MCP tool call sequences occur in seconds and involve multiple intermediate steps. Retroactive log review captures that an agent ran but cannot reconstruct the specific tool calls made, the order they occurred, or the data that moved during the session. Continuous runtime capture is the only mechanism that preserves that sequence.

What is the difference between MCP tool call monitoring and MCP runtime monitoring?

MCP tool call monitoring is a component of broader runtime monitoring, focused specifically on individual tool call events. MCP runtime monitoring is the encompassing capability: the continuous stream that captures agent invocations, identity correlation, data access, and tool calls together as a correlated event sequence across platforms.

How does runtime monitoring surface maker mode privilege escalation?

By correlating three data points at the moment of invocation: the invoker's identity, the agent's embedded credentials, and the data accessed. When the invoker lacks direct platform access but the agent's credentials provide it, runtime monitoring flags that gap as a privilege escalation event. Configuration tools cannot produce this correlation.

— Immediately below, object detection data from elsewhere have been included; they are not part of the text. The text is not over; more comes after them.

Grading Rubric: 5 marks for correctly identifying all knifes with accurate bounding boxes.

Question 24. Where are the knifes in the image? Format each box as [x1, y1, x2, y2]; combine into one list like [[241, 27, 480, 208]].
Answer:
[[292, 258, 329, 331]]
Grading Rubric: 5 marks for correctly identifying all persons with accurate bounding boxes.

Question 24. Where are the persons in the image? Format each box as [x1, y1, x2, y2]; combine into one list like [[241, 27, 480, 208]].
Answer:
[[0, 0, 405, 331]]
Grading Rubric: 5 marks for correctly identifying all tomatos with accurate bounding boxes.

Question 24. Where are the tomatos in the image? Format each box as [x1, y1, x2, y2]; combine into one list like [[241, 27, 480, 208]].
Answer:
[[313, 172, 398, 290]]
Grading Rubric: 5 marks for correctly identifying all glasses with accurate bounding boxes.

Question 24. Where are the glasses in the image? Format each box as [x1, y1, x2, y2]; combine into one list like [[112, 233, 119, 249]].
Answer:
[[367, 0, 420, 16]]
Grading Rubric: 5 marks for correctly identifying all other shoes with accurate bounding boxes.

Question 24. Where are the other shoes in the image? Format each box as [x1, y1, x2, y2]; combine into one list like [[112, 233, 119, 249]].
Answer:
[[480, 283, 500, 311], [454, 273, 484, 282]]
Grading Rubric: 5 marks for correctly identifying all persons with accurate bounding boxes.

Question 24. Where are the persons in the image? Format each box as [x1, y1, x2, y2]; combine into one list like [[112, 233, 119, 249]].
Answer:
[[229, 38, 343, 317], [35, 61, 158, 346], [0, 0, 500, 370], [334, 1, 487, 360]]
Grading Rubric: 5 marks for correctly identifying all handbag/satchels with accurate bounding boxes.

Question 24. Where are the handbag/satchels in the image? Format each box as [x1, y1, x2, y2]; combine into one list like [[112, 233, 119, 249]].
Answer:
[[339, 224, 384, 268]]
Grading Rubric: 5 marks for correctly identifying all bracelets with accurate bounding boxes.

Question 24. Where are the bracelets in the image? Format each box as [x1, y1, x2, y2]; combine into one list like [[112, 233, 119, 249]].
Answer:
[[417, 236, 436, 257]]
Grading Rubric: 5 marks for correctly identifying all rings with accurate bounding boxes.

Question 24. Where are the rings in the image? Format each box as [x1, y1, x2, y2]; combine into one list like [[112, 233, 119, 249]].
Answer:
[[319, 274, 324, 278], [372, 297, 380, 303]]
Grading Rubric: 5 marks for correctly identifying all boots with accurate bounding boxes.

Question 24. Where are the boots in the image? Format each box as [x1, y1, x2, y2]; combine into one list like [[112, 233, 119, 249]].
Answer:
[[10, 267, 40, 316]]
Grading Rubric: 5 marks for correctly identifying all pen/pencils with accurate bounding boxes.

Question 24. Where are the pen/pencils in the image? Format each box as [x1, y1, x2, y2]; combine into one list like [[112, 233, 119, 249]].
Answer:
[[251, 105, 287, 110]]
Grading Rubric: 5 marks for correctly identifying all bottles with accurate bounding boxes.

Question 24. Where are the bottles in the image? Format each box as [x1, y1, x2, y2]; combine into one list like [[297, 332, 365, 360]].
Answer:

What are shadow MCP servers and why does runtime monitoring matter for finding them?

Shadow MCP servers are MCP server connections that were never registered with or approved by the security team. They only become visible when an agent calls them at runtime. No configuration review surfaces a shadow MCP server before it is used. Runtime monitoring detects the connection at the moment it occurs.

Does MCP runtime monitoring require owning or administering the SaaS platforms being monitored?

No. Connector-free runtime monitoring deploys at the security team level, independent of SaaS platform ownership. Security teams do not need IT or SaaS administrator sign-off to gain visibility into agent activity across supported platforms.